Saturday, 13 December 2014

New publication reports that a lack of safe water, sanitation and hygiene in birth settings is killing mothers and newborns in the developing world.

NurseLondon School of Hygiene & Tropical Medicine and WaterAid today join the World Health Organization, UNICEF, UNFPA, SHARE Research Consortium and other organisations in a call to protect the lives of new mothers and their babies, by improving access to safe water, basic sanitation and hygiene in healthcare facilities and homes.

A paper published in PLOS Medicine argues that despite improvements in health care, new mothers and newborns are still dying because a reliable supply of safe water, good hygiene practice and adequate toilets are often not present.

A companion paper in PLOS ONE illustrates the situation in Tanzania, where less than a third (30.5%) of births occur in places with safe water and basic sanitation. In 2013, one in 44 women in the country faced dying in childbirth in their lifetime.

Women face a similar level of risk in many developing countries. Globally, an estimated 289,000 women died from complications related to pregnancy or childbirth in 2013, a number which researchers say can be more rapidly reduced through better provision and monitoring of safe water, basic sanitation and hygiene to prevent infection and improve care.

Some 38% of healthcare facilities in 54 low-income countries are without an improved water source, according to a forthcoming survey [1], leaving doctors, nurses and midwives struggling to care for their patients.

Sixteen researchers representing the London School of Hygiene & Tropical Medicine, WaterAid, World Health Organization, UNICEF, the United Nations Population Fund, the University of Aberdeen and The SoapBox Collaboration, BRAC and BRAC University, and Evidence for Action authored the flagship paper, From joint thinking to joint action: A call to action on improving water, sanitation and hygiene for maternal and newborn health.’
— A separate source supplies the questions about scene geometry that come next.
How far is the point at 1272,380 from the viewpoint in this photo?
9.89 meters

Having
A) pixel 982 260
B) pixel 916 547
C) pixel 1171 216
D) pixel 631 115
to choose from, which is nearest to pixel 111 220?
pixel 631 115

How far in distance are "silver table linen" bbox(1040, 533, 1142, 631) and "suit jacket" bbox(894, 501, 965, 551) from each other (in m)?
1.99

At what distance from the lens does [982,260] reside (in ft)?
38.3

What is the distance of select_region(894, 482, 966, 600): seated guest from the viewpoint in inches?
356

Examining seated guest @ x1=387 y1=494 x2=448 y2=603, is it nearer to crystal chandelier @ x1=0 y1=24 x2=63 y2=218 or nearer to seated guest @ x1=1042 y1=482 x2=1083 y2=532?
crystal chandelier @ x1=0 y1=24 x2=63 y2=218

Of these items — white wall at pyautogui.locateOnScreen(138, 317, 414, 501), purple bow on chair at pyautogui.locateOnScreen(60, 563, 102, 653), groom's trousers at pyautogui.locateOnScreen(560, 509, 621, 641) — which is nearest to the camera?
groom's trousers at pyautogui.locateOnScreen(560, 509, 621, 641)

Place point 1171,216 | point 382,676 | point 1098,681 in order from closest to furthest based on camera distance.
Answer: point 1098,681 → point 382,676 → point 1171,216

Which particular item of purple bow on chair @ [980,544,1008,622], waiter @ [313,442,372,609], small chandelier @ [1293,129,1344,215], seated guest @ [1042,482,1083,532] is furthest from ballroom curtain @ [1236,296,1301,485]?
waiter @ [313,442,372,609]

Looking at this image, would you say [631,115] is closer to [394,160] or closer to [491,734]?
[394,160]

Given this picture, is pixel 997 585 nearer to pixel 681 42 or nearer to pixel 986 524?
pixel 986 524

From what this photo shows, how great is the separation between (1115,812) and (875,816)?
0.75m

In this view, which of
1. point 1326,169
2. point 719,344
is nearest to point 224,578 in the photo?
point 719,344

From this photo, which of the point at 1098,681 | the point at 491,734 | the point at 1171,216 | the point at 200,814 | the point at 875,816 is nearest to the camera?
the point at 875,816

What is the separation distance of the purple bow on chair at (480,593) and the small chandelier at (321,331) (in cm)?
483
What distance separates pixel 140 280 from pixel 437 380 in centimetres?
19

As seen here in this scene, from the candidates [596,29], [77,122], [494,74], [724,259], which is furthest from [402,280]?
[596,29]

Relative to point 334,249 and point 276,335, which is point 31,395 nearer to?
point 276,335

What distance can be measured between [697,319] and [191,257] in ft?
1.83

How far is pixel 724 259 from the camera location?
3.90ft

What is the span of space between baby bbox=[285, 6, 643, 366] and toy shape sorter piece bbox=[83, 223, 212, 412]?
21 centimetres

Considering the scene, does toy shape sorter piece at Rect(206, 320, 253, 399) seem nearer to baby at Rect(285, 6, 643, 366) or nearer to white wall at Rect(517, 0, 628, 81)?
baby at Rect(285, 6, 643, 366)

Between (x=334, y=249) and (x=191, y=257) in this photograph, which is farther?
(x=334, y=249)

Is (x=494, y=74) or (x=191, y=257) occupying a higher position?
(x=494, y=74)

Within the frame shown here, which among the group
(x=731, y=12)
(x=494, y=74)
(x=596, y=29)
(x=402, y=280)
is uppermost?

The research was funded by the Sanitation and Hygiene Applied Research for Equity (SHARE) Consortium, a five-year initiative funded by the UK Department for International Development and based at the London School of Hygiene & Tropical Medicine.

Lenka Benova of the London School of Hygiene & Tropical Medicine, lead author of the companion paper on Tanzania, said: “Nearly 8,000 women in Tanzania die each year in or immediately after childbirth. Sepsis from infection causes at least 10% of these deaths. Nearly half of women, and disproportionately the country’s poorest, are giving birth at home, and almost none of these homes have clean water and basic sanitation. But women cannot be expected to go to a health facility to deliver if it is dirty.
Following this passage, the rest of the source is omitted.